Passage to read:
┄┄┄┄┄┄

Tuesday, June 06, 2006

switched from on-foot to on-a-bike, and that's an interesting turn for certain muscles, and the time it takes to get to work. weather has been on my side. the bike is a wreck though, needs work. also need a decent helmet. arena parking lot sails by in no time.

i'm keeping on with the travel vignettes...all totally true, as i remember them, and there are millions more, though i don't know when or how i'll get it all down. this is as good a place as any. i can't always do stuff on command, like the play, which has been just sitting there. and i feel like the travel stories actually encourage people, like my children, to get out there and do something i don't necessarily approve of, namely all the stuff i did. that was not my intention. but this stuff happened. and it was kind of wild, in its own way. and time is short, life is short. i want a record of it, before it's too late. after all, some screwball english major borrowed my travel journal and then proceeded to lose it. i tried to put it into travel haiku for a while, but i started to take liberties with the truth, in order to make stuff fit into the syllable patterns, then it looked cute, but only half true. this time i'm sticking to the truth, albeit only letting out parts at a time.

┄┄┄┄┄┄

Dataset content:
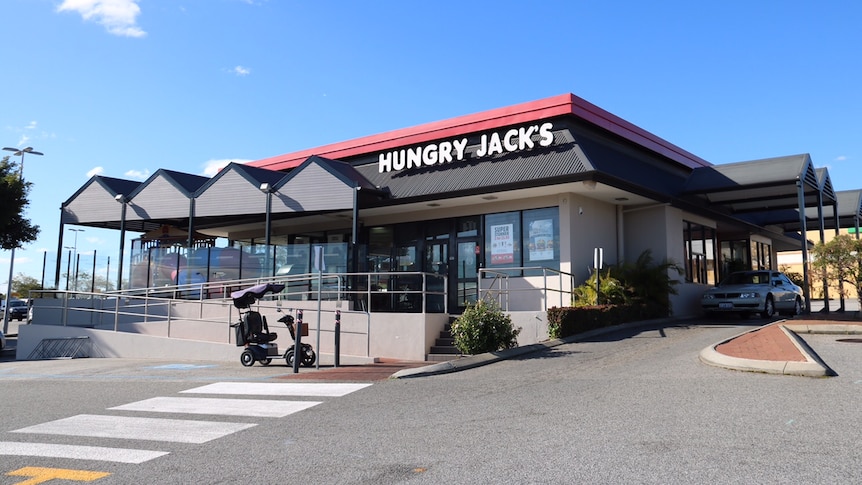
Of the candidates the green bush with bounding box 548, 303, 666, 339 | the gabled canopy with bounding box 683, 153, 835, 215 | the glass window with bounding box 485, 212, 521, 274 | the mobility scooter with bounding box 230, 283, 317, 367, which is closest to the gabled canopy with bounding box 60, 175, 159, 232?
the mobility scooter with bounding box 230, 283, 317, 367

┄┄┄┄┄┄

Tasks for this exercise:
A. List each form of the writer's own writing that the blog entry mentions, counting the travel vignettes and the travel stories as one.
B. Quote the blog entry from "Tuesday, June 06, 2006" up to and including "in no time.".

Task-by-task answers:
A.
- travel vignettes (travel stories)
- the play
- travel journal
- travel haiku

B.
Tuesday, June 06, 2006

switched from on-foot to on-a-bike, and that's an interesting turn for certain muscles, and the time it takes to get to work. weather has been on my side. the bike is a wreck though, needs work. also need a decent helmet. arena parking lot sails by in no time.